## ASSIGNMENT
Keep the wording of each record exactly the same when you repeat it, and leave out pictures.

==*==

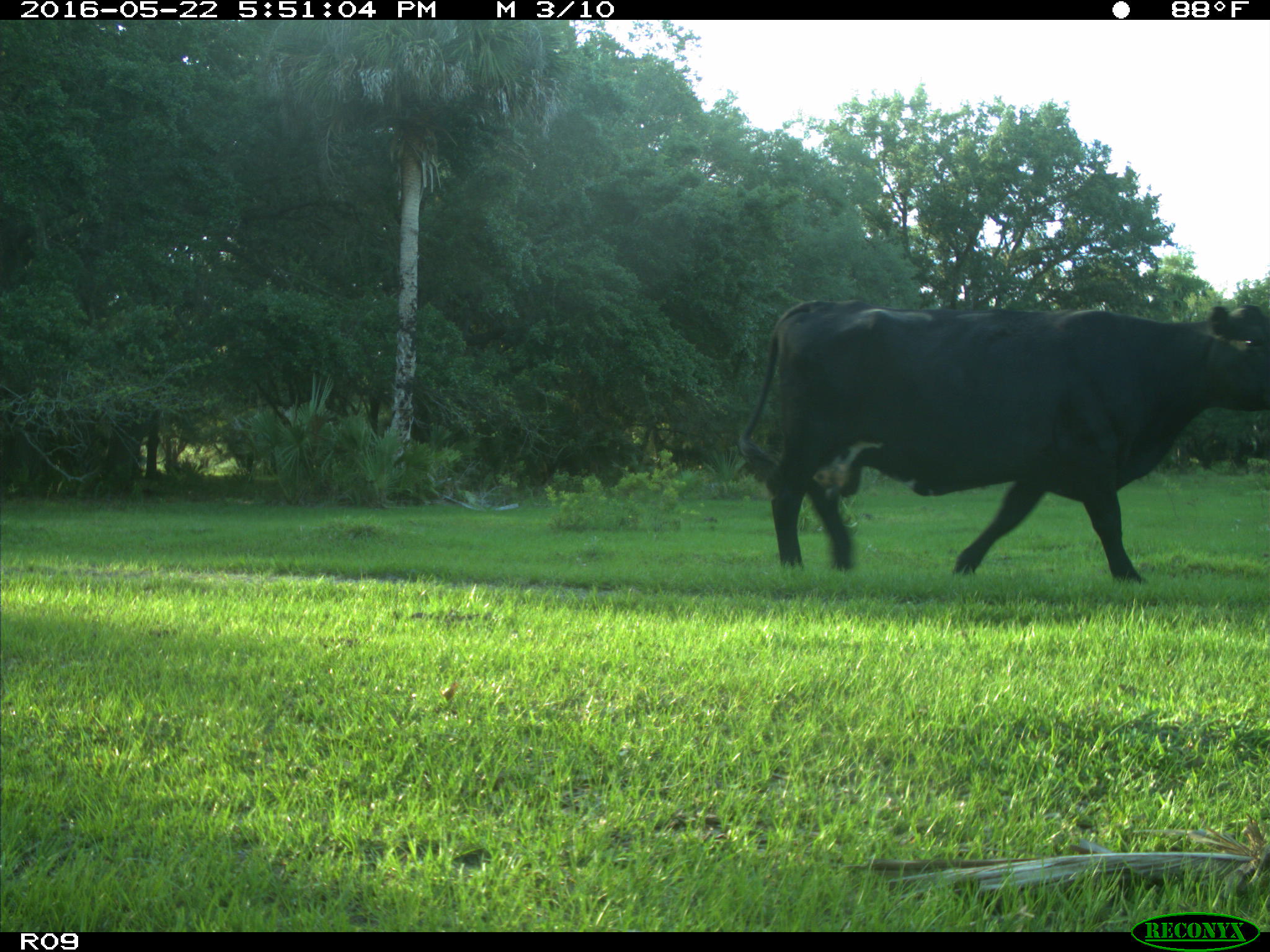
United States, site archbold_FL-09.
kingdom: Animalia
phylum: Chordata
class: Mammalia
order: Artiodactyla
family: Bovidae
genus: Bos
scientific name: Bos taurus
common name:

==*==

## SOLVED EXERCISE
United States, site archbold_FL-09.
kingdom: Animalia
phylum: Chordata
class: Mammalia
order: Artiodactyla
family: Bovidae
genus: Bos
scientific name: Bos taurus
common name:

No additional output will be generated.